Let n~ be another path from a2 back to a1. Apply m~ backwards, from a1 to a2, then n~, and find a loop upstairs, which becomes an element of G downstairs. Thus m inverse followed by n belongs to G. Multiply by m on the left, and m and n represent the same left coset of G in its normalizer. We have constructed a map, which I will call f, from the automorphisms of S~/S into the left cosets of G within its normalizer.
By construction, G is normal within its normalizer, hence there is no significant distinction between left and right cosets. We simply have cosets of G, which are also elements of the quotient group n(G)/G.
Consider the composition of two automorphisms h and j. Let h map a1 to a2 as above, with a path m~ connecting a2 to a1. Let j carry a1 to a3, with a path n~. Being continuous, j carries the entire path m~ to another path from a4 to a3. Thus a4 = j(h(a1)).
when applying f, any path will do, so travel along j(m~) to a3, then along n~. Since j respects projection, both j(m~) and m~ map to m downstairs. This is followed by n. Therefore the composition of automorphisms leads to the concatenation of loops representing cosets of G. In other words, f is a group homomorphism.
Injective is not hard to prove. Let m~ from a2 to a1 map to a loop in G. Every loop in G comes from a loop in S~, hence m~ actually defines a loop, and the automorphism is trivial. Thus f is a monomorphism.
Finally, show f is surjective, giving an isomorphism. Let m be the inverse of a loop that represents a coset of G in its normalizer. Lift m up to a path that runs from a2 back to a1. We already said there is a lift, an automorphism, carrying a1 to a2, and that automorphism leads to m.
In summary, the automorphism group of S~/S is equal to the quotient group n(G)/G, where G is the image of π(S~) in S.
As an example, review the covering space we built for the figure 8. A free group on infinitely many generators embeds in the free group on A and B, and this embedding has to be normal. The fiber is the set of integers, the powers of A, and the automorphisms shift the real line, with its dangling loops, left or right.

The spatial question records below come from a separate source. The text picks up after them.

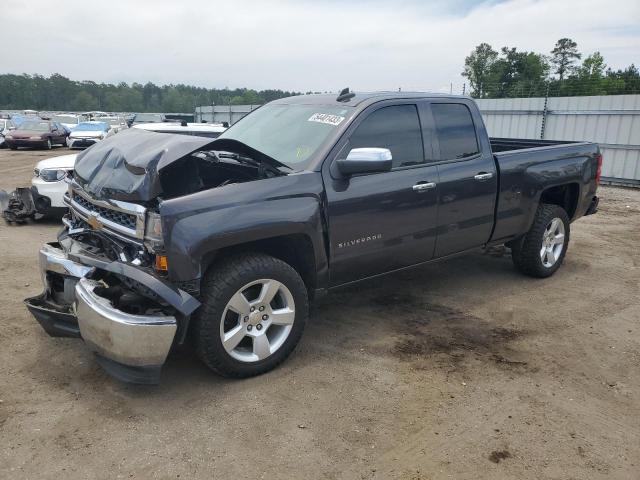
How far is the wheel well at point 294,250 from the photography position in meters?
3.55

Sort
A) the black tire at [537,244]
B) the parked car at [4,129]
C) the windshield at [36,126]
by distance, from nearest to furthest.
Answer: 1. the black tire at [537,244]
2. the windshield at [36,126]
3. the parked car at [4,129]

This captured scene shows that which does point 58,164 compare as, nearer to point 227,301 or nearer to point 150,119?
point 227,301

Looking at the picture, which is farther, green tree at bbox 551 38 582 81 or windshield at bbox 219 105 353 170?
green tree at bbox 551 38 582 81

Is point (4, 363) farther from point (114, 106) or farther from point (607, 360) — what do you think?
point (114, 106)

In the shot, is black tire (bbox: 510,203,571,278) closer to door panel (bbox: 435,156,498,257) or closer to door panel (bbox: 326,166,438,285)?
door panel (bbox: 435,156,498,257)

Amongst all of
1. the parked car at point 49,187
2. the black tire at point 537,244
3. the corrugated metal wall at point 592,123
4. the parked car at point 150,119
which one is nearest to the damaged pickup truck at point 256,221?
the black tire at point 537,244

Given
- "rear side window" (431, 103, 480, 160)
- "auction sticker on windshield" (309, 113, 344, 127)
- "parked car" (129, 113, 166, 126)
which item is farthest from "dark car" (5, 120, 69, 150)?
"rear side window" (431, 103, 480, 160)

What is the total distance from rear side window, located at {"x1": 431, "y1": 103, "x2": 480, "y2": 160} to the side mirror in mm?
1060

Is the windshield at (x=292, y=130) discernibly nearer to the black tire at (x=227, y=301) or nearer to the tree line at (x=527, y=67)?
the black tire at (x=227, y=301)

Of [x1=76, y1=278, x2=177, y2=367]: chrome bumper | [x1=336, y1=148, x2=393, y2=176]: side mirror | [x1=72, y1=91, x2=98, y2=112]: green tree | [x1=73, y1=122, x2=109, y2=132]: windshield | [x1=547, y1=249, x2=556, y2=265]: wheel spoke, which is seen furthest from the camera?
[x1=72, y1=91, x2=98, y2=112]: green tree

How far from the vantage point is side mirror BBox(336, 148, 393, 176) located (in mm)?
3527

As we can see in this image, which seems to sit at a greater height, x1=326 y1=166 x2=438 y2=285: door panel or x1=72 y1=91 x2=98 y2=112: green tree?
x1=72 y1=91 x2=98 y2=112: green tree

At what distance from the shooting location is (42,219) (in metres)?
8.08

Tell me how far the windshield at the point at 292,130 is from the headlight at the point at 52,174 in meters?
3.87
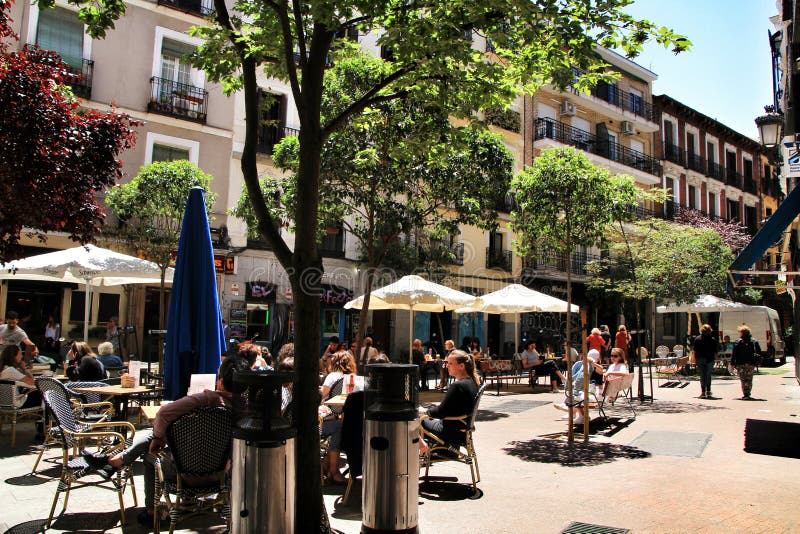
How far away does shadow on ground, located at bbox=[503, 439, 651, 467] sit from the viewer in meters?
7.59

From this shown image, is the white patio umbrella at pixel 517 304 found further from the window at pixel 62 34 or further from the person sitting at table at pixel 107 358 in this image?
the window at pixel 62 34

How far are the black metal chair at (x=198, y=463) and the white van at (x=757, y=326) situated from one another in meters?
27.5

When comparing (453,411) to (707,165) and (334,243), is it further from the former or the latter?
(707,165)

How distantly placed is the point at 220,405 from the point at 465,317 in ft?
77.0

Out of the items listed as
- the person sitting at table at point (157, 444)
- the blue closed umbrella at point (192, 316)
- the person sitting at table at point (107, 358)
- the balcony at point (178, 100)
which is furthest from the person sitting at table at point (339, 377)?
the balcony at point (178, 100)

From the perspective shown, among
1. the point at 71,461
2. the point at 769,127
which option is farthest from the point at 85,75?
the point at 769,127

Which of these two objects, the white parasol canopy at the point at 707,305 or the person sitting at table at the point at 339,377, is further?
the white parasol canopy at the point at 707,305

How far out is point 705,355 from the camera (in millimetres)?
14383

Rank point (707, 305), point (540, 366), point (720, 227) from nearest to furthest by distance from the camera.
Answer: point (540, 366) < point (707, 305) < point (720, 227)

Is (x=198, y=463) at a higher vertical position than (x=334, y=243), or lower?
lower

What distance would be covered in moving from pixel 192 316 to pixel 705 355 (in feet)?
40.3

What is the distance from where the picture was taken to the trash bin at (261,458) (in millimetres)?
3848

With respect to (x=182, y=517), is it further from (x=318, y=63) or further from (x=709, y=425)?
(x=709, y=425)

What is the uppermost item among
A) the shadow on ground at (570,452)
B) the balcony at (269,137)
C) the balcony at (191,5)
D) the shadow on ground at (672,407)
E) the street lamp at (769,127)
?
the balcony at (191,5)
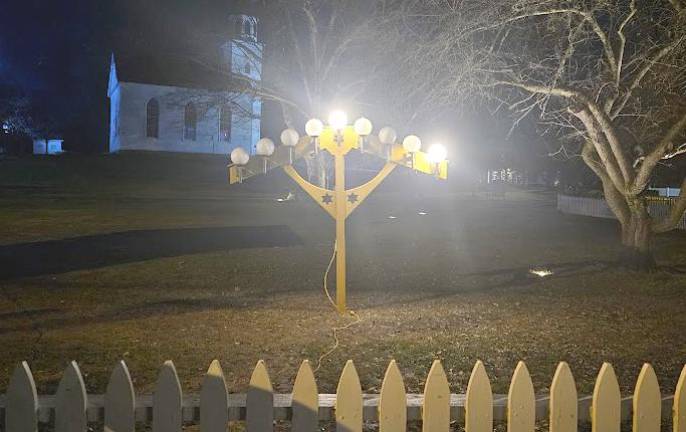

You can verify this algebraically. The embedded group G in the figure 8 is generated by AnB/An for all values of n. A word belongs to G iff it presents an equal number of A's and A inverses. Conjugate such a word by A or B and the criterion still holds, hence G is a normal subgroup. Finally, the cosets of G, the elements of the quotient group, are the positive and negative powers of A.
Let S2 act as a covering space for P2 in the obvious way. Each point in projective space now has two points in its fiber. The automorphism group of S2/P2 is Z2. We already showed the sphere is simply connected, so it's fundamental group is trivial. Embed this in P2, and G is trivial. Therefore π(P2) = Z2. This holds for all dimensions beyond 1.